One of the things I think about most is the fact that in Wikisource we actually use some template ad hoc for cited authors and cited works. Example: [1]
Every blue link is a wikilink to another Wikisource work/author page.
Moreover, at the bottom of the page you can see categories that list every citation of every author/work in Wikisource. I mapped this kind of relationship from a "mentions" property from schema.org to a wikidata property (the whole mapping we used as a draft is here: [2])
I think that these templates could convey (in a way I don't know) a "mentions" property in Wikidata: ex.
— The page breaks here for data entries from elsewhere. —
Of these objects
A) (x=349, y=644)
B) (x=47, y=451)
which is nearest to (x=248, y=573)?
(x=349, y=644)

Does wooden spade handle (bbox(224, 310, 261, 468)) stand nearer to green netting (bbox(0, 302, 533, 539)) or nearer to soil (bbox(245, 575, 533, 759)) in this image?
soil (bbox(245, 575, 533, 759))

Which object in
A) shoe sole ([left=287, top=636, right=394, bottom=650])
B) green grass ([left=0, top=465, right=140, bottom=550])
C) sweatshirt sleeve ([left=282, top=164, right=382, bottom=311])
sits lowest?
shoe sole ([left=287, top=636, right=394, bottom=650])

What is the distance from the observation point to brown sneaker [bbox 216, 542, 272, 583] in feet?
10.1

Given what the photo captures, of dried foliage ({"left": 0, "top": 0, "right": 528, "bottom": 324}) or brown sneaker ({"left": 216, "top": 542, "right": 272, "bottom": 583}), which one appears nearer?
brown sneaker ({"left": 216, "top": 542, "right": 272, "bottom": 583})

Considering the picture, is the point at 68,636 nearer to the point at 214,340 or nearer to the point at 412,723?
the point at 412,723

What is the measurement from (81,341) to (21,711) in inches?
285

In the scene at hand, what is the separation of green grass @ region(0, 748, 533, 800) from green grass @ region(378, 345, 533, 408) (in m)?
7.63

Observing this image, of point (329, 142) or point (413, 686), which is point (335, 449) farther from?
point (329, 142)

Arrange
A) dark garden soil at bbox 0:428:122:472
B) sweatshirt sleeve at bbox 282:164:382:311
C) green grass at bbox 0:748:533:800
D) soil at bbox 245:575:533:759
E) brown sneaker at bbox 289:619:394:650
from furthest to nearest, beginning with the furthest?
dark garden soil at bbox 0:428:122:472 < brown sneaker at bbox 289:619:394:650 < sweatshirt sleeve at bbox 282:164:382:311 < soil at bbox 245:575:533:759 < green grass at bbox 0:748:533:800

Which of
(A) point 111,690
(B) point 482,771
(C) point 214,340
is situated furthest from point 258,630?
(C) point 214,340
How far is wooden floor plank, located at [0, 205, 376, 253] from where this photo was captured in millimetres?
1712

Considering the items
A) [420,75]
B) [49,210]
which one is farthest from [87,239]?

Book Q98 mentions Author Q42, or something like this.
Do we want a "cited thing/concept/item" template? That could link directly to Wikipedia, for example.
In my ideal digital library, this kind of annotations would be made upon a different layer, and not in the wikitext (as we are doing now).
Of course, I can and will discuss about this in the biblio-hackathon we will host at the National Library of Florence in October to the Pund.it folks [3]
Finally, I would recommend to discuss about all these things in our beloved Books task force: [4] :-) Aubrey
- Thanks for these thoughts, and the general enthusiasm! :)
- To your questions:
- 1. Could we completely rely on Wikidata? I hope so! But it's not at all certain. Remember, it is absolutely key to my vision that we fanatically focus on the work level rather than the book/volume level. If/when Wikidata would accept a first-level entity for (potentially) every non-fiction article ever written, we'd be able to use Wikidata as a primary store. I suspect this is not close to reality at this point, and perhaps never.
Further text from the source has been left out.